Text block:
━━━━━━━━━━━━━━━━━━━━━━━━━━━━━━
After 15 years of experimentation by majority serving national, provincial and local governments with a number of different approaches to the eradication of rural poverty and powerlessness, the relatively more remote areas of the country find themselves falling further and further behind the advantaged urban industrial centers of wealth, power, employment and expertise. The high expectations of the post liberation transition have given way to disappoint and even despair in the face of 40% to 60% levels of unemployment in the vast rural backwaters of the country.

1.1 If we reflect honestly on the causes and consequences of the increasing ‘relative deprivation’ of rural, peri-rural, and peri-uruban South Africans, we immediately discover the following drivers of rural stagnation:

(i.)an absolute shortage of technical capacity within these communities that can prepare engineered plans and oversee their implementation - as required by mainstream government, parastatal, private sector, and donor sources of finance to begin the systematic rehabilitation of the social, economic and physical infrastructure of Local Municipality or the smaller units of local self government which still integrate African society at the village, township and neighborhood levels of organization.

(ii.)The Western oriented bureaucratic funding agents justifiably insist their money be managed and mediated by a chain of consultants and competent professionals on its way back to the people residing in rural communities. The tragic consequence of this outsourcing of design, management, and implementation of all infrastructure projects to extra local consultants, engineering companies, and NGO’s is that the future of the rural hinterland of the RSA is placed firmly in the control of professionals who are themselves urban based and oriented in their thinking about the ends and means of rural development. To be rude about it: rural development is controlled largely by TURDS or ‘total urban rural development specialists’.

It is my view that the revitalization of rural communities in the former Bantustans and Homelands, and the township based refugees who fled from collapsed rural economies, can only be achieved by recreating the relatively self governing nature of traditional land based communities and economic systems. If we recall the impact the Glen Grey Act which in 1894 established a series of bounded and manageable local economic development areas throughout the old Transkei. I have reviewed several powerful examples of economic initiative undertaken by African farmers during this era in Cala, Lady Frere, Fengoland, and other centers. It seems that for a short while the social, economic and political prerequisites for self reliant economic development were momentarily achieved during this era.

The challenge confronting development activists at the Local Municipality and smaller area centered levels of socio-economic organization in the Eastern Cape is to discover exactly how to start up and sustain a step by step processes of revitalization that identify and build upon the advantages inherent in the ‘economies of smallness’ and the creation of a local economy that is organized around the principle of ‘efficient local production for local consumption’. Such a modernized, scientifically assisted approach to integrated area based social and economic development must first figure out how to practically minimize as many of the poverty creating relationships and process which trap rural dwellers in the status of dependent consumers who have no choice but to wait for benefits to be paternalistically delivered by the government.
━━━━━━━━━━━━━━━━━━━━━━━━━━━━━━
Record set:
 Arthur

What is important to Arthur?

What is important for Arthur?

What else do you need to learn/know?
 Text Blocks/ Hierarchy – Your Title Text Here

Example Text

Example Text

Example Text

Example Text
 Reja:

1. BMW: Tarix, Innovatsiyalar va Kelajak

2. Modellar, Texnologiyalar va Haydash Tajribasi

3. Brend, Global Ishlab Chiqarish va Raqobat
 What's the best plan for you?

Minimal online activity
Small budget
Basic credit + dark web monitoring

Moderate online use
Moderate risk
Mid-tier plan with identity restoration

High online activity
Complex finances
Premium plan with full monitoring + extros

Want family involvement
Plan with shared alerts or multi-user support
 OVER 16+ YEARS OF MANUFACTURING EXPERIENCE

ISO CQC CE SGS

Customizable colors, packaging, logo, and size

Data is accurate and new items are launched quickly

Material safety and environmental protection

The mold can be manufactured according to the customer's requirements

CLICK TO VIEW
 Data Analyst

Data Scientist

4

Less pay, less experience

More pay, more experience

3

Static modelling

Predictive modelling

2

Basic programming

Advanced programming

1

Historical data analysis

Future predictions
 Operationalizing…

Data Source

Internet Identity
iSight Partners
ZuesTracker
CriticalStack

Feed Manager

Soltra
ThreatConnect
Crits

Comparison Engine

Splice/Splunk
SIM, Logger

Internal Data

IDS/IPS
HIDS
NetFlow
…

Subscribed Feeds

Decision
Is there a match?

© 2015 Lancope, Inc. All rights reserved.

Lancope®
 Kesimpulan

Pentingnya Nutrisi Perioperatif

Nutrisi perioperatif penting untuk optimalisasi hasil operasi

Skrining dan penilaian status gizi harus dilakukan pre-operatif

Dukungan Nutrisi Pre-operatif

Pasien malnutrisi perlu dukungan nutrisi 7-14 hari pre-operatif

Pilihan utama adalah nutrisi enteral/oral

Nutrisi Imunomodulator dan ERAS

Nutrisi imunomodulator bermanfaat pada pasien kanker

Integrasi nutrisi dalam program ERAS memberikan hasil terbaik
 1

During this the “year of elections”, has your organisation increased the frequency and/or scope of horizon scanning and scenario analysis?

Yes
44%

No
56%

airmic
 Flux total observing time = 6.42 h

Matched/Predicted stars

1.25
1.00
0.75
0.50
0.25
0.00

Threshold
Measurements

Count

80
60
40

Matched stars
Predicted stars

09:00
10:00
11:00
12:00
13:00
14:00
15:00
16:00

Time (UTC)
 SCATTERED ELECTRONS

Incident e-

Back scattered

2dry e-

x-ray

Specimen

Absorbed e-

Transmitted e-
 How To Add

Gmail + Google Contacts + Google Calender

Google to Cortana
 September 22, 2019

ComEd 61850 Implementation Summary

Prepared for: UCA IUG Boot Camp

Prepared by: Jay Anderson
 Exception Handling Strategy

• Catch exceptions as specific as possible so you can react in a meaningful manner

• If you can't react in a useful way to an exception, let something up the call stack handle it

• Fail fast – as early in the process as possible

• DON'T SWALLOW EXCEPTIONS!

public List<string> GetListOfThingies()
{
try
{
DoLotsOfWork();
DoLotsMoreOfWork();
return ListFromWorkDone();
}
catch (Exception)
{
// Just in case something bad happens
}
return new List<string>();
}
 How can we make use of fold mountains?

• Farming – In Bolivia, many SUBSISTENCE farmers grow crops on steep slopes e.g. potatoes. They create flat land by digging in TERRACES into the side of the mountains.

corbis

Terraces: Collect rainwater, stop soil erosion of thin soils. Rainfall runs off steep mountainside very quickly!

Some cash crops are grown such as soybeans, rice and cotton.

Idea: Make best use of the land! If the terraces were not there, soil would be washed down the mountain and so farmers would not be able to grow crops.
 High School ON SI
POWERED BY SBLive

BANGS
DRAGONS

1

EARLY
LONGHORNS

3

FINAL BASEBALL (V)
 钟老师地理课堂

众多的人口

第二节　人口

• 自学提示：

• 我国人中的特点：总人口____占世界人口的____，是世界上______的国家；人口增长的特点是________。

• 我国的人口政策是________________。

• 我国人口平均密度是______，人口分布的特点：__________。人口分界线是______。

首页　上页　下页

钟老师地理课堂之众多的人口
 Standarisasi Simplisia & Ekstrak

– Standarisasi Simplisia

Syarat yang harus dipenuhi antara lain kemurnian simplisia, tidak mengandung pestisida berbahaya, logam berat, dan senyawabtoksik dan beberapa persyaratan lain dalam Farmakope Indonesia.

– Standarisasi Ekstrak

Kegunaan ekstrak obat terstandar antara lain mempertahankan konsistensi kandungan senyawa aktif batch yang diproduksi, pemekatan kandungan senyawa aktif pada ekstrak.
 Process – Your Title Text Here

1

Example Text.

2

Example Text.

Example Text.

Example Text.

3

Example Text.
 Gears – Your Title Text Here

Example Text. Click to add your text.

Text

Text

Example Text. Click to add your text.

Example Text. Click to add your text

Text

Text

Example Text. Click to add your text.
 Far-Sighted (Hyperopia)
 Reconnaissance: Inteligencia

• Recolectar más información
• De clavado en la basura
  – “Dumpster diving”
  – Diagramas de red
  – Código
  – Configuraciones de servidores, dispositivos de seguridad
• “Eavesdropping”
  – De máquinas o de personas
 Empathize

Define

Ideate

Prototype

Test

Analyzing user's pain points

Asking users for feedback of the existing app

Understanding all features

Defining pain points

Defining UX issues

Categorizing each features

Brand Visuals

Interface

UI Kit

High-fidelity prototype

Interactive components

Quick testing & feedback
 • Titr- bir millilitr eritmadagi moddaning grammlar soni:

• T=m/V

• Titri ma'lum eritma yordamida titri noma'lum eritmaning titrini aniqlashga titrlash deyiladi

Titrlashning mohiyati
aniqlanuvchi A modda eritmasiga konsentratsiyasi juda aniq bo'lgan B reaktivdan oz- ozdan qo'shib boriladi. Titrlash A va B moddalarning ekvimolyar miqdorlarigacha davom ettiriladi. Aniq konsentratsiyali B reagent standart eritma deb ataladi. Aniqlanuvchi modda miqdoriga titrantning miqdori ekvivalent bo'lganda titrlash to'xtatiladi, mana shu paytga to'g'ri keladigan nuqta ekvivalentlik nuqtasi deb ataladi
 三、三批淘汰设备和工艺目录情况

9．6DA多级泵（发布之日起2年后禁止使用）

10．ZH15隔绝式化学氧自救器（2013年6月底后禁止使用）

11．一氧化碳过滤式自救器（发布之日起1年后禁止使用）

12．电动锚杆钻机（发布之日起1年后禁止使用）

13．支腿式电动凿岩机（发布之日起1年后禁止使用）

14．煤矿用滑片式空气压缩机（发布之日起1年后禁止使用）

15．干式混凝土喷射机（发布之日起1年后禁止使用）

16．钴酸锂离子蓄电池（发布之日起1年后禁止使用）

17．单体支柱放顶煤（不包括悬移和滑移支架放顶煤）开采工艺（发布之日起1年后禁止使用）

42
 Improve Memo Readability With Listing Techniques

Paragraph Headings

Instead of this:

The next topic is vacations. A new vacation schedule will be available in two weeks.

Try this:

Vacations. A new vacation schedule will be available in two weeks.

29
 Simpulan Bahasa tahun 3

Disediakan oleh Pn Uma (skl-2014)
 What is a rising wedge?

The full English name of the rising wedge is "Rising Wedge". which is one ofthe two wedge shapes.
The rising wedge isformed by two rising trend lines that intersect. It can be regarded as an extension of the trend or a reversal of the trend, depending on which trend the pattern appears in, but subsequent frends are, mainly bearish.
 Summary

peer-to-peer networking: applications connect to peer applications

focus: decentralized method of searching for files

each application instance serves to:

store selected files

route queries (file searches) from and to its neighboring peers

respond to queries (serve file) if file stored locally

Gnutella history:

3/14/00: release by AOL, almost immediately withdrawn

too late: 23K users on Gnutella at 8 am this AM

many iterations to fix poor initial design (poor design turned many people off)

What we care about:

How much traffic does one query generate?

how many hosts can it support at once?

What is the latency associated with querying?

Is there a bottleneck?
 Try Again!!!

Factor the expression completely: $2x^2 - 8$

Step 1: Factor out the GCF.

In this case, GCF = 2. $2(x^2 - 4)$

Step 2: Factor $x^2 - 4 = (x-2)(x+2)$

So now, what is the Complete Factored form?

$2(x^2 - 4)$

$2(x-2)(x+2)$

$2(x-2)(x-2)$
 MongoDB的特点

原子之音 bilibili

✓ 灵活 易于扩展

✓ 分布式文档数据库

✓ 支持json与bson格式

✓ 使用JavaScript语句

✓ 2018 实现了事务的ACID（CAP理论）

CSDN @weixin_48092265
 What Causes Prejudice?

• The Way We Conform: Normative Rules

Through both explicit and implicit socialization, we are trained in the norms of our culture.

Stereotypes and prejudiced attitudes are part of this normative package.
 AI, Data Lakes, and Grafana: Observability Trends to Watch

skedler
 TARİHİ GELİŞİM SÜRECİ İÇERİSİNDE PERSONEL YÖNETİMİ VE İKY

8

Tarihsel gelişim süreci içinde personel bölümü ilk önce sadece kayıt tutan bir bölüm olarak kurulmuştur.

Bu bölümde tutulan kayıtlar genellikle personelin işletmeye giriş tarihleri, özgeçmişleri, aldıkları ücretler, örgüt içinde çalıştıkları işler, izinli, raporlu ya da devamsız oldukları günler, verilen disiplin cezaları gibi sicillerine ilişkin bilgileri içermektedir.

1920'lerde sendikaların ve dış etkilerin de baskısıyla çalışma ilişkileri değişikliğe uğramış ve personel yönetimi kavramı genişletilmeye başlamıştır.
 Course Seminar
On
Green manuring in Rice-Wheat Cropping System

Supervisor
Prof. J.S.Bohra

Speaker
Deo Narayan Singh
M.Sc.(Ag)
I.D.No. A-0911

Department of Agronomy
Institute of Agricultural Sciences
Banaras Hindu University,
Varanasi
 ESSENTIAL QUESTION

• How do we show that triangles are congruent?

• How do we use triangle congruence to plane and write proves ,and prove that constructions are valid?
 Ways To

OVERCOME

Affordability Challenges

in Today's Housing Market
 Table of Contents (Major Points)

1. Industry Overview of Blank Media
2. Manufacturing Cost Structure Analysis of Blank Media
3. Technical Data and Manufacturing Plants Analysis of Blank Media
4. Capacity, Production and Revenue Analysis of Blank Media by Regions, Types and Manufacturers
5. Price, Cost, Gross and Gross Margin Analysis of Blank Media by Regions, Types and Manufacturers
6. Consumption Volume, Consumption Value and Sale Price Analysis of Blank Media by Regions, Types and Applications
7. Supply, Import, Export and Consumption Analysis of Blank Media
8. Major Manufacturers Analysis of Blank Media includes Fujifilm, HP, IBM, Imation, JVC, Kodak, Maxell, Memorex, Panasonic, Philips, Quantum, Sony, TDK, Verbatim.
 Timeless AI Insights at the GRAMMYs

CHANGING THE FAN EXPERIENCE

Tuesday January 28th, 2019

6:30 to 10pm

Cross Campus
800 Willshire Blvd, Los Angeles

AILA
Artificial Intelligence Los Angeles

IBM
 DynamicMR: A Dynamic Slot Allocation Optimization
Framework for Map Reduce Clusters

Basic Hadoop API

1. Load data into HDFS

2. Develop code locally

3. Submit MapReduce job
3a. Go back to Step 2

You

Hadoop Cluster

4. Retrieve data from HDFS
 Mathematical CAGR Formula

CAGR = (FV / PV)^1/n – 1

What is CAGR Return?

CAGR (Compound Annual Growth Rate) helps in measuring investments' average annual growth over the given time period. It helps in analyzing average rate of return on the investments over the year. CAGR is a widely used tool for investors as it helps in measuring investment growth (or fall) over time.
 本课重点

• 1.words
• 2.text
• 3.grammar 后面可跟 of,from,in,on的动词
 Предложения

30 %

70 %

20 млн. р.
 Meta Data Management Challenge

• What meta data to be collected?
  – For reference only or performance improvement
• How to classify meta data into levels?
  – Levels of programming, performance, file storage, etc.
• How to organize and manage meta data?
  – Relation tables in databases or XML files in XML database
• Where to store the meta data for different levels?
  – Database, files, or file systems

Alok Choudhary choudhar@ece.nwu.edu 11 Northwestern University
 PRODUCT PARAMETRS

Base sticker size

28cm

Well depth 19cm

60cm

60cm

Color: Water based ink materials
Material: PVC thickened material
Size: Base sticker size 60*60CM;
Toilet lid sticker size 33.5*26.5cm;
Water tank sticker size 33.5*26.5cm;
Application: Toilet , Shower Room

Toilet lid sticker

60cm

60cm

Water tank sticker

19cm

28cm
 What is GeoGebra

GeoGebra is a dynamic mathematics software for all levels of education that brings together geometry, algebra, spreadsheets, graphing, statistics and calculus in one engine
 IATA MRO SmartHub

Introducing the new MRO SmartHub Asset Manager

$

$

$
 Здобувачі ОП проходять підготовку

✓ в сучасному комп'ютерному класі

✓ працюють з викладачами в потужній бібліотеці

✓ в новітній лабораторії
━━━━━━━━━━━━━━━━━━━━━━━━━━━━━━
Exercise requirements: Reproduce the passage on rural development from "The challenge confronting" through "by the government.", putting "community organizers" wherever "development activists" appears.

Solution to this problem:
The challenge confronting community organizers at the Local Municipality and smaller area centered levels of socio-economic organization in the Eastern Cape is to discover exactly how to start up and sustain a step by step processes of revitalization that identify and build upon the advantages inherent in the ‘economies of smallness’ and the creation of a local economy that is organized around the principle of ‘efficient local production for local consumption’. Such a modernized, scientifically assisted approach to integrated area based social and economic development must first figure out how to practically minimize as many of the poverty creating relationships and process which trap rural dwellers in the status of dependent consumers who have no choice but to wait for benefits to be paternalistically delivered by the government.